Утром Арсений ушел первым – как когда-то, в прошлой жизни, пять лет назад уходил, пока она еще спала, из их съемной квартиры в Измайлово на работу. Уже одевшись, поглядел с порога, как она сладко спит на диване: разрумянившаяся, умиротворенная. Появилось дикое искушение остаться: разбудить, позавтракать вместе… Однако… Однако сильнее этого желания его влекла тайна. И новоявленная «тетушка», Анфиса Валентинова, вдова шофера, возможно, обладала ключом к этой тайне.
Поэтому Арсений вздохнул, оставил для Насти запасные ключи от квартиры на кухонном столе и вышел.
После ночи, проведенной вместе с Настей, дома и люди вокруг казались Арсению освеженными, какими-то радостными. Его настроения не испортила ни толчея в автобусе, ни давка в метро, ни суматоха на бестолковом, вечно ремонтируемом Павелецком вокзале. Он успел на последнюю электричку перед перерывом, в десять тридцать пять.
Народу в вагоне было немного, и он сел на лавку у окна. Смотрел через заляпанное стекло на задворки Москвы: бетонные заборы, гаражи, измусоренную полосу отчуждения. Прикрывал глаза – и перед его мысленным взором вспыхивала Настина улыбка, возникали ее руки, ее улыбающееся лицо… Потом Арсений уснул… Колеса убаюкивали, нашептывали сквозь сон: все будет хорошо, все будет хорошо…
* * *
В то же самое время Евгений Сологуб – Эжен – подлетал к Москве. Он возвращался в столицу из Парижа. Возвращался на неделю раньше срока.
Обстоятельства и легенда прикрытия позволили ему лететь компанией «Эр Франс».
В магазине беспошлинной торговли аэропорта «Шарль де Голль» он купил себе в полет литровую бутылку вискаря «Чивас Ригал». Страшненькая, но обаятельная, как все француженки, кассирша в «дьюти фри» одарила его улыбкой и пропела: «Мерси, месье!… Бон вояж!…»
Эжен начал прикладываться к виски еще в аэропорту.
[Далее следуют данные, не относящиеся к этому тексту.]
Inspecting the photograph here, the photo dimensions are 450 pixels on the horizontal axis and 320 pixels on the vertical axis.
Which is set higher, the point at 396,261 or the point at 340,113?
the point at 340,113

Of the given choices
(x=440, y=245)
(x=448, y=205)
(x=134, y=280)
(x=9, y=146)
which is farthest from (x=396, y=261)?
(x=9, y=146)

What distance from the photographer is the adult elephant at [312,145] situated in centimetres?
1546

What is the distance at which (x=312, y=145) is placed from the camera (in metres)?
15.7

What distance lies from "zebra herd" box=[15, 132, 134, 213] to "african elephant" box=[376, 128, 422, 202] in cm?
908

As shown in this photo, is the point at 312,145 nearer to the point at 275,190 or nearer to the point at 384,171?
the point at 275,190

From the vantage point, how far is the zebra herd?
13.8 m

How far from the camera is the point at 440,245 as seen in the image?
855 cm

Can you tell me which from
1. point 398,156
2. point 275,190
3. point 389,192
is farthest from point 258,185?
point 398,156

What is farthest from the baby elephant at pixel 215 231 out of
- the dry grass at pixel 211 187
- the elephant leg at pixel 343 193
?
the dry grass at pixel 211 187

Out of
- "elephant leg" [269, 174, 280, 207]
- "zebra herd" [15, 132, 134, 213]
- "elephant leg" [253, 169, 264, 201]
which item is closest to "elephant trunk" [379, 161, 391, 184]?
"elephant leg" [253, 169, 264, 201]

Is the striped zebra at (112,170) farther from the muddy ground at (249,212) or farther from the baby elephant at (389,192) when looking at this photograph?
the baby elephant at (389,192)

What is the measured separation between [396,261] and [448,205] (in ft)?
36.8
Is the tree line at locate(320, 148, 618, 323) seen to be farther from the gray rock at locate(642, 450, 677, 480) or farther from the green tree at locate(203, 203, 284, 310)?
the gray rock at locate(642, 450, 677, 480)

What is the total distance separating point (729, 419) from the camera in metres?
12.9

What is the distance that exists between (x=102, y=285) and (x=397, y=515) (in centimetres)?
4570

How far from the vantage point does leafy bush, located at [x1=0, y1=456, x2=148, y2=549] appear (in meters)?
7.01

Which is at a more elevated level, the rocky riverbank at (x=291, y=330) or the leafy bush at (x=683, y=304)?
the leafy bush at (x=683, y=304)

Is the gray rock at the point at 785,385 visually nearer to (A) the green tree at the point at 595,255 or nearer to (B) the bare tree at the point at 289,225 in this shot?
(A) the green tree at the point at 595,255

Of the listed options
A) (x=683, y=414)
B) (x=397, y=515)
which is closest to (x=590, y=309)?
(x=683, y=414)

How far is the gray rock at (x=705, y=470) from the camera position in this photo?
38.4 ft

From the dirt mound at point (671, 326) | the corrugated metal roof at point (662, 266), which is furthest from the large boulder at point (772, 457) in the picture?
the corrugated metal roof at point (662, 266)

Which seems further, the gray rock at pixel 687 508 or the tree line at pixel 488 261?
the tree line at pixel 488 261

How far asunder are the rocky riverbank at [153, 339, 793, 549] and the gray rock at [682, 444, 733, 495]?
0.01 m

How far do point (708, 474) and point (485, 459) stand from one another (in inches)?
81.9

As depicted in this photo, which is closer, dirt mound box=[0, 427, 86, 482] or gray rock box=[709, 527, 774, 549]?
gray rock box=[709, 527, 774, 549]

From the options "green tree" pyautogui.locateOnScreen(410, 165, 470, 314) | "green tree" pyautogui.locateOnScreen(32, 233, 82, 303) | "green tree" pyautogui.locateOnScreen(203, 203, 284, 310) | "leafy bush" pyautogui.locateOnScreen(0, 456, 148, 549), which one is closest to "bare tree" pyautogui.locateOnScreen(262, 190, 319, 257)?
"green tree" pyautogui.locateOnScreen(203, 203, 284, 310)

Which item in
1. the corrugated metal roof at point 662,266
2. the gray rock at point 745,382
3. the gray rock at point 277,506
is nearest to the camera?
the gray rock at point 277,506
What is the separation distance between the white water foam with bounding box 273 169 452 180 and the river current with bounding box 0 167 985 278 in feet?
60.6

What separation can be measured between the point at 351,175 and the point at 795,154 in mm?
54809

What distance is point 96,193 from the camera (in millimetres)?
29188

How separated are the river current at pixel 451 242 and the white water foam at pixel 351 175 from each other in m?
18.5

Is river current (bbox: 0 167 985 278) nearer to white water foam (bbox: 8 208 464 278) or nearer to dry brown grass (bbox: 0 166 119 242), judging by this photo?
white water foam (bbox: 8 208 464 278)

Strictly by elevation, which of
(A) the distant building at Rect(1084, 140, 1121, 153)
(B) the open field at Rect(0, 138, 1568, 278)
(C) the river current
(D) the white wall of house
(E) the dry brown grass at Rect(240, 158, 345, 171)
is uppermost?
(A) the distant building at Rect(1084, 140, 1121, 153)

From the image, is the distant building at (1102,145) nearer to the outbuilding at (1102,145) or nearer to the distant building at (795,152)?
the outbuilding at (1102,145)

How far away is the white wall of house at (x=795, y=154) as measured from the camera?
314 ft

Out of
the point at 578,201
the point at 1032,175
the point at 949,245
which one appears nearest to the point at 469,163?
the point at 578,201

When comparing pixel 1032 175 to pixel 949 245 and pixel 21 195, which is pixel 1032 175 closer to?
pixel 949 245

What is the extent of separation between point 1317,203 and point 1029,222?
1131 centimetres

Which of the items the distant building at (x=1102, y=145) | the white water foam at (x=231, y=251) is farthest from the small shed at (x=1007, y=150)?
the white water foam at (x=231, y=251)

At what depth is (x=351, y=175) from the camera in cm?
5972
А в самолете бортпроводница принесла ему орешков, льда – и к посадке практически все содержимое бутылки перекочевало в желудок Эжена. А вместе с ним внутри появилось восхитительное ощущение расслабухи, спокойствия и пофигизма. Он уже хорошо знал за собой: расслабиться он может только, когда выпьет. Крепко выпьет. Что делать, такая работа.
И – такая семья. С этой Настей тоже, почти как на службе – ни на секунду нельзя расслабиться. Неизвестно, что она еще выкинет.
К моменту посадки в «Шереметьево-два» бутылка виски была пуста.
* * *
Примерно в тот самый момент, когда самолет из Парижа прибыл в Шереметьево, Арсений Челышев подъезжал на электричке к подмосковному Ступину.
Он вышел из вагона, спустился по кособокой лестнице с платформы. На привокзальной площади торчал киоск «Союзпечати». Бабка торговала семечками.